What you should do => Name every site that the passage below on Ice Age Siberian artifacts gives as a place where ancient needles were found.

Excerpted passage =>

The Incredible Human Journey
Page 20
Svetlana led me into a room lined with shallow wooden drawers and cupboards, and she started unpacking artefacts. She took a velvet-covered board and laid out a beautiful bone necklace that had been found with a child’s skeleton. There was an oblong of mammoth ivory inscribed with a stippled spiral pattern on one side, and with three snake-like lines on the other. Svetlana said that it had been proposed to be some kind of shamanic map, with the central hole in it representing a connection between worlds above and below the physical realm of existence. It was certainly a mysterious object, but it is surely impossible to know whether the design was anything more than decoration.6, 7
Nestling in tissue paper in boxes were miniature figurines, like small ivory dolls. Some were thin and rangy, whereas a couple were a bit more buxom, and reminiscent of the European ‘Venus’ figures. Some were naked, with carved breasts, but others appeared to be clothed. One was clearly wearing a hat, and her body was scratched, textured, suggesting fur clothes perhaps. Bone awls and needles have been found at several sites from this period, indications that the technology to make clothes was in place. In fact, there are eyed needles dating to about 30,000–35,000 years old from Kostenki, in Ukraine, and Tolbaga, to the south of Lake Baikal. A needle from Denisova Cave in the Altai has been reported as being even older, perhaps as much as 40,000 years old, although this may be an overestimate.8 But even without any of this material evidence (forgive the pun), the technology to make clothes could have been inferred: it would have been impossible for the Ice Age Siberians to have survived without substantial fur clothing.

Information supplied =>
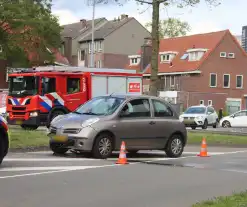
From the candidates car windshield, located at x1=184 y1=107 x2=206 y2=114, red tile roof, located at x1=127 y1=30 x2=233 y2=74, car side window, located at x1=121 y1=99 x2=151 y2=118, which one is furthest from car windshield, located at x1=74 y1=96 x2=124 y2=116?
red tile roof, located at x1=127 y1=30 x2=233 y2=74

Task response => Kostenki, Tolbaga, Denisova Cave